*Your task*
Convert the records below into a JSON list of strings, one string per line, omitting any blank lines.

*Data to process*
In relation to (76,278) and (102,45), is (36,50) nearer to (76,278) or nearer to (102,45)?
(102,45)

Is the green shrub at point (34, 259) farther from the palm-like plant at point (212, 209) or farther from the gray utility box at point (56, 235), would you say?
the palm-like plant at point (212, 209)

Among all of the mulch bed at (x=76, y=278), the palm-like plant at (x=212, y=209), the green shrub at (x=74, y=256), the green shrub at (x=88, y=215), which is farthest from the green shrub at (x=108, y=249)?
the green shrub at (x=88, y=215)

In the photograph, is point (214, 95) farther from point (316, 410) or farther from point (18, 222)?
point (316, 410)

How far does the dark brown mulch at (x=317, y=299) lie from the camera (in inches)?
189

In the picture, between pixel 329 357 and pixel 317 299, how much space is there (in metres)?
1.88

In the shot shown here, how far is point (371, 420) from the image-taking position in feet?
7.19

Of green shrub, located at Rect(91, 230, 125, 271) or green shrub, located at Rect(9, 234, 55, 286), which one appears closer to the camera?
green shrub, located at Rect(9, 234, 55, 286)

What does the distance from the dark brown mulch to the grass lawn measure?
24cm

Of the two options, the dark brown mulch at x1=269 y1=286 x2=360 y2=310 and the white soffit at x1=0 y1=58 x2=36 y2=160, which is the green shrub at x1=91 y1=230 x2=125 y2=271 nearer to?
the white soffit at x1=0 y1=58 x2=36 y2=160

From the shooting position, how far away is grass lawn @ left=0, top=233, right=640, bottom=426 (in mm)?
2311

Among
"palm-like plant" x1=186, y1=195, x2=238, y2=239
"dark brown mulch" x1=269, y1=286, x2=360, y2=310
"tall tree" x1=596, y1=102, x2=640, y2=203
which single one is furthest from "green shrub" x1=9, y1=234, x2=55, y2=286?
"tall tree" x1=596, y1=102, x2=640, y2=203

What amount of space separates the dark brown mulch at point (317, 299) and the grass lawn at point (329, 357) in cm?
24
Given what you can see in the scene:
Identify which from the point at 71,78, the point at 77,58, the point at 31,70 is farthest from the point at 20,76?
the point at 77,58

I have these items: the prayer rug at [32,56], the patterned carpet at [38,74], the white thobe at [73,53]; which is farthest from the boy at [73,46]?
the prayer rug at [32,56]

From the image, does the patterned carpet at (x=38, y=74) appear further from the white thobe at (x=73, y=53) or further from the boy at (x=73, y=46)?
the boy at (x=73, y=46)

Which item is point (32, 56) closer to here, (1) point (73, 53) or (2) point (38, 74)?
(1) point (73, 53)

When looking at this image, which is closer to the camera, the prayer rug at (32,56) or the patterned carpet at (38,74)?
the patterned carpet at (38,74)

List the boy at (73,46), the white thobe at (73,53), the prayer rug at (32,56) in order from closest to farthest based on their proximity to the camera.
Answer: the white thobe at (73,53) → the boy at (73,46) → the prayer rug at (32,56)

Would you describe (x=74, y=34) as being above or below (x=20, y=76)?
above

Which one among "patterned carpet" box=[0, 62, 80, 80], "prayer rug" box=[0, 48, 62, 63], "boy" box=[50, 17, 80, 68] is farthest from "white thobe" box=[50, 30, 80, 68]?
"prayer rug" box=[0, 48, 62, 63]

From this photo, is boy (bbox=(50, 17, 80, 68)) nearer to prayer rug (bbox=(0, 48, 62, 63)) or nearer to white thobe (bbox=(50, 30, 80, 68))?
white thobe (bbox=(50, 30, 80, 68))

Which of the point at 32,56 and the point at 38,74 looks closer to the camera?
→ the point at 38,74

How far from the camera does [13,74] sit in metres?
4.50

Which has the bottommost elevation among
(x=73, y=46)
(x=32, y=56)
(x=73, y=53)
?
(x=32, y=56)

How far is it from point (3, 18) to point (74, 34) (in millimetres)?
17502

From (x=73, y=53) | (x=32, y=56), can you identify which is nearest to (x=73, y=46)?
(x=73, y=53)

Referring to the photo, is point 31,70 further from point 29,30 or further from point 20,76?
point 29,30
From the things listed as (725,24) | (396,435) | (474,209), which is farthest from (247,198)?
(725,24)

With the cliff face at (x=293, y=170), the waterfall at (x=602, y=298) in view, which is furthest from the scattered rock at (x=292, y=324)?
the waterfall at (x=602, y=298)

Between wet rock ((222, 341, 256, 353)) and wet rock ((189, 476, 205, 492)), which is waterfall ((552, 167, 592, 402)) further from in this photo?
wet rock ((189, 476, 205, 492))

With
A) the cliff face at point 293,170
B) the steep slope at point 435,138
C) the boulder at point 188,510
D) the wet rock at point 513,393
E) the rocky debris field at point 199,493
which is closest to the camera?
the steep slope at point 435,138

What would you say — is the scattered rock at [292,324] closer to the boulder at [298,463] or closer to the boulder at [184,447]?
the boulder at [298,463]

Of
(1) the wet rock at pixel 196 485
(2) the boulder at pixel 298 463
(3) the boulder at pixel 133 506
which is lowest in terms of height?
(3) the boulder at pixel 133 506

*Correct answer*
[
  "In relation to (76,278) and (102,45), is (36,50) nearer to (76,278) or nearer to (102,45)?",
  "(102,45)",
  "Is the green shrub at point (34, 259) farther from the palm-like plant at point (212, 209) or farther from the gray utility box at point (56, 235), would you say?",
  "the palm-like plant at point (212, 209)",
  "Among all of the mulch bed at (x=76, y=278), the palm-like plant at (x=212, y=209), the green shrub at (x=74, y=256), the green shrub at (x=88, y=215), which is farthest from the green shrub at (x=108, y=249)?",
  "the green shrub at (x=88, y=215)",
  "In the photograph, is point (214, 95) farther from point (316, 410) or farther from point (18, 222)?",
  "point (316, 410)",
  "How far does the dark brown mulch at (x=317, y=299) lie from the camera (in inches)?",
  "189",
  "In the picture, between pixel 329 357 and pixel 317 299, how much space is there (in metres)?",
  "1.88",
  "In the shot shown here, how far is point (371, 420) from the image-taking position in feet?",
  "7.19",
  "Of green shrub, located at Rect(91, 230, 125, 271) or green shrub, located at Rect(9, 234, 55, 286), which one appears closer to the camera?",
  "green shrub, located at Rect(9, 234, 55, 286)",
  "What does the distance from the dark brown mulch to the grass lawn measure?",
  "24cm",
  "Of the two options, the dark brown mulch at x1=269 y1=286 x2=360 y2=310 and the white soffit at x1=0 y1=58 x2=36 y2=160, which is the green shrub at x1=91 y1=230 x2=125 y2=271 nearer to?",
  "the white soffit at x1=0 y1=58 x2=36 y2=160",
  "From the shooting position, how far away is grass lawn @ left=0, top=233, right=640, bottom=426 (in mm)?",
  "2311",
  "Among",
  "\"palm-like plant\" x1=186, y1=195, x2=238, y2=239",
  "\"dark brown mulch\" x1=269, y1=286, x2=360, y2=310",
  "\"tall tree\" x1=596, y1=102, x2=640, y2=203",
  "which single one is furthest from \"green shrub\" x1=9, y1=234, x2=55, y2=286?",
  "\"tall tree\" x1=596, y1=102, x2=640, y2=203",
  "What amount of space separates the dark brown mulch at point (317, 299) and the grass lawn at point (329, 357) in cm?",
  "24",
  "Given what you can see in the scene:",
  "Identify which from the point at 71,78, the point at 77,58, the point at 31,70 is farthest from the point at 20,76?",
  "the point at 77,58",
  "I have these items: the prayer rug at [32,56], the patterned carpet at [38,74], the white thobe at [73,53]; which is farthest from the boy at [73,46]?",
  "the prayer rug at [32,56]",
  "From the image, does the patterned carpet at (x=38, y=74) appear further from the white thobe at (x=73, y=53) or further from the boy at (x=73, y=46)?",
  "the boy at (x=73, y=46)",
  "Which item is point (32, 56) closer to here, (1) point (73, 53) or (2) point (38, 74)?",
  "(1) point (73, 53)",
  "When looking at this image, which is closer to the camera, the prayer rug at (32,56) or the patterned carpet at (38,74)?",
  "the patterned carpet at (38,74)",
  "List the boy at (73,46), the white thobe at (73,53), the prayer rug at (32,56) in order from closest to farthest based on their proximity to the camera.",
  "Answer: the white thobe at (73,53) → the boy at (73,46) → the prayer rug at (32,56)",
  "Would you describe (x=74, y=34) as being above or below (x=20, y=76)?",
  "above",
  "Which one among \"patterned carpet\" box=[0, 62, 80, 80], \"prayer rug\" box=[0, 48, 62, 63], \"boy\" box=[50, 17, 80, 68] is farthest from \"white thobe\" box=[50, 30, 80, 68]?",
  "\"prayer rug\" box=[0, 48, 62, 63]",
  "From this photo, is boy (bbox=(50, 17, 80, 68)) nearer to prayer rug (bbox=(0, 48, 62, 63)) or nearer to white thobe (bbox=(50, 30, 80, 68))?",
  "white thobe (bbox=(50, 30, 80, 68))",
  "Which of the point at 32,56 and the point at 38,74 looks closer to the camera?",
  "→ the point at 38,74",
  "How far from the camera does [13,74] sit in metres?",
  "4.50",
  "Which has the bottommost elevation among",
  "(x=73, y=46)",
  "(x=32, y=56)",
  "(x=73, y=53)",
  "?",
  "(x=32, y=56)",
  "How far is it from point (3, 18) to point (74, 34) (in millimetres)?",
  "17502",
  "From (x=73, y=53) | (x=32, y=56), can you identify which is nearest to (x=73, y=46)?",
  "(x=73, y=53)",
  "Referring to the photo, is point 31,70 further from point 29,30 or further from point 20,76?",
  "point 29,30",
  "From the things listed as (725,24) | (396,435) | (474,209), which is farthest from (247,198)?",
  "(725,24)",
  "With the cliff face at (x=293, y=170), the waterfall at (x=602, y=298) in view, which is furthest from the scattered rock at (x=292, y=324)?",
  "the waterfall at (x=602, y=298)",
  "Between wet rock ((222, 341, 256, 353)) and wet rock ((189, 476, 205, 492)), which is waterfall ((552, 167, 592, 402)) further from in this photo?",
  "wet rock ((189, 476, 205, 492))",
  "With",
  "A) the cliff face at point 293,170",
  "B) the steep slope at point 435,138",
  "C) the boulder at point 188,510",
  "D) the wet rock at point 513,393",
  "E) the rocky debris field at point 199,493",
  "which is closest to the camera?",
  "the steep slope at point 435,138",
  "What would you say — is the scattered rock at [292,324] closer to the boulder at [298,463] or closer to the boulder at [184,447]?",
  "the boulder at [298,463]",
  "Of",
  "(1) the wet rock at pixel 196 485",
  "(2) the boulder at pixel 298 463",
  "(3) the boulder at pixel 133 506",
  "which is lowest in terms of height?",
  "(3) the boulder at pixel 133 506"
]